Affirming the district court decision, the U.S. Court of Appeals for the Fourth Circuit upheld judgments that Haute Diggity Dog’s “Chewy Vuiton” products neither infringe Louis Vuitton Malletier’s (LVM) copyrights nor infringe or dilute LVM’s trademarks or trade dress. Louis Vuitton Malletier S.A. v. Haute Diggity Dog, LLC, Case No. 06-2267 (4th Cir., Nov. 13, 2007) (Niemeyer, J.).
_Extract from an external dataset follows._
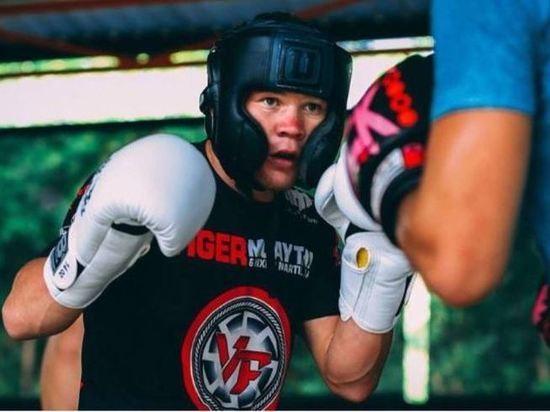 Боец из Омска Петр Ян выступит в «высшей лиге» ММА UFC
LVM is an internationally renowned manufacturer of luxury leather goods, including luggage, handbags and other accessories. LVM owns registered trademarks for its LOUIS VUITTON mark, a stylized “LV” monogram and a monogrammed canvas design that appears on its bags and other products. LVM also owns copyrights for multicolored and other similar canvas designs. LVM’s bags are sold exclusively in boutique stores and high-end department stores at prices ranging from $995 to $4500
Haute Diggity Dog (“Haute Diggity”) manufactures inexpensive pet chew toys and beds whose names parody high-end perfume, cars, shoes, wines and handbags. The products are sold in pet stores and one or two department stores for less than $100. Examples sub-brands include “Chewy Vuiton” (parody of Louis Vuitton), “Furcedes” (parody of Mercedes), and “Sniffany & Co.” (parody of Tiffany & Co.). LVM filed suit against Haute Diggity in 2002 for various trademark, trade dress and copyright infringement claims. Upon cross-motions for summary judgment, the district court entered judgment in favor of Haute Diggity. LVM appealed. The “Chewy Vuiton” dogs toys resemble miniature LVM handbags which, according to the 4th Circuit “undisputedly evoke LVM handbags of similar shape, design and color.” Nevertheless, with respect to trademark infringement, the court concluded that Haute Diggity’s marks, while “undeniably similar” to LVM’s marks, were successful, effective parodies that obviated any likelihood of confusion and thus, trademark infringement. The court noted that Haute Diggity’s dog toys “irreverently present haute couture as an object for casual canine destruction” and convey “‘just enough of the original design to allow the consumer to appreciate the point of parody,’ but stop well short of appropriating the entire marks that LVM claims.” Through a detailed analysis of likelihood of confusion factors, the court emphasized differences in the parties’ marks and marketing to support its affirmation of the lower-court decision.
Likewise, the court found that LVM failed to make a case of trademark dilution by blurring because it had not met the “increased burden to demonstrate that the distinctiveness of its famous marks is likely to be impaired by a successful parody.” The court dismissed a fair use defense, concluding that the Haute Diggity’s imperfect adaptation of LVM’s designs was a satire not likely to be construed as actual use of the famous LVM marks. Lastly, the court quickly disposed of LVM’s claim for dilution by tarnishment, which was merely supported by hypothetical arguments its reputation would be harmed if a pet were to ever choke on a “Chewy Vuiton” squeak toy.
The court concluded by affirming, in summary fashion, the district court’s judgments with respect to LVM’s counterfeiting, trade dress and copyright claims, the latter of which was characterized as a thinly-veiled trademark/trade dress infringement claim.
Practice Note: Haute Diggity didn’t get chewed this time, but take note that parody defenses can be risky and don’t always work out so well.